*TASK REQUIREMENTS:* The answer must be every line below that contains the string "path".

*MATERIAL FOR THE TASK:*
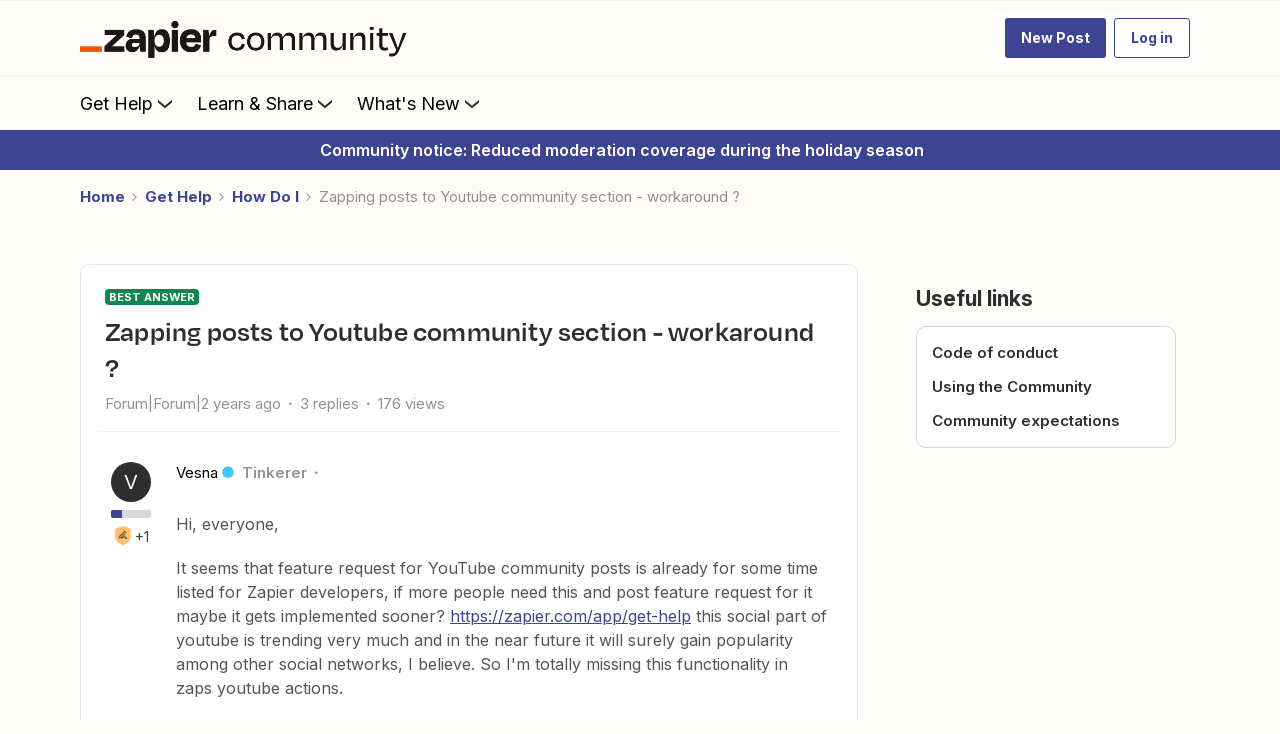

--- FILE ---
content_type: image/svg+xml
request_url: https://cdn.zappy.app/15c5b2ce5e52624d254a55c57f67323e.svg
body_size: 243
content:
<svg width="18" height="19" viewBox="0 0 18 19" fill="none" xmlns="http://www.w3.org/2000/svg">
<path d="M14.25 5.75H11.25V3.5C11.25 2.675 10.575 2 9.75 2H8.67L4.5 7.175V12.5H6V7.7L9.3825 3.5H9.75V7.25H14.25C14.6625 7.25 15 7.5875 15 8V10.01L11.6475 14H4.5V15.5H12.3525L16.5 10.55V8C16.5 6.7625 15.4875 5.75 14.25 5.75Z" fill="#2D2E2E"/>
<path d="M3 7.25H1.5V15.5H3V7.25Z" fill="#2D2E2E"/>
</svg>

*EXERCISE RESULT:*
<path d="M14.25 5.75H11.25V3.5C11.25 2.675 10.575 2 9.75 2H8.67L4.5 7.175V12.5H6V7.7L9.3825 3.5H9.75V7.25H14.25C14.6625 7.25 15 7.5875 15 8V10.01L11.6475 14H4.5V15.5H12.3525L16.5 10.55V8C16.5 6.7625 15.4875 5.75 14.25 5.75Z" fill="#2D2E2E"/>
<path d="M3 7.25H1.5V15.5H3V7.25Z" fill="#2D2E2E"/>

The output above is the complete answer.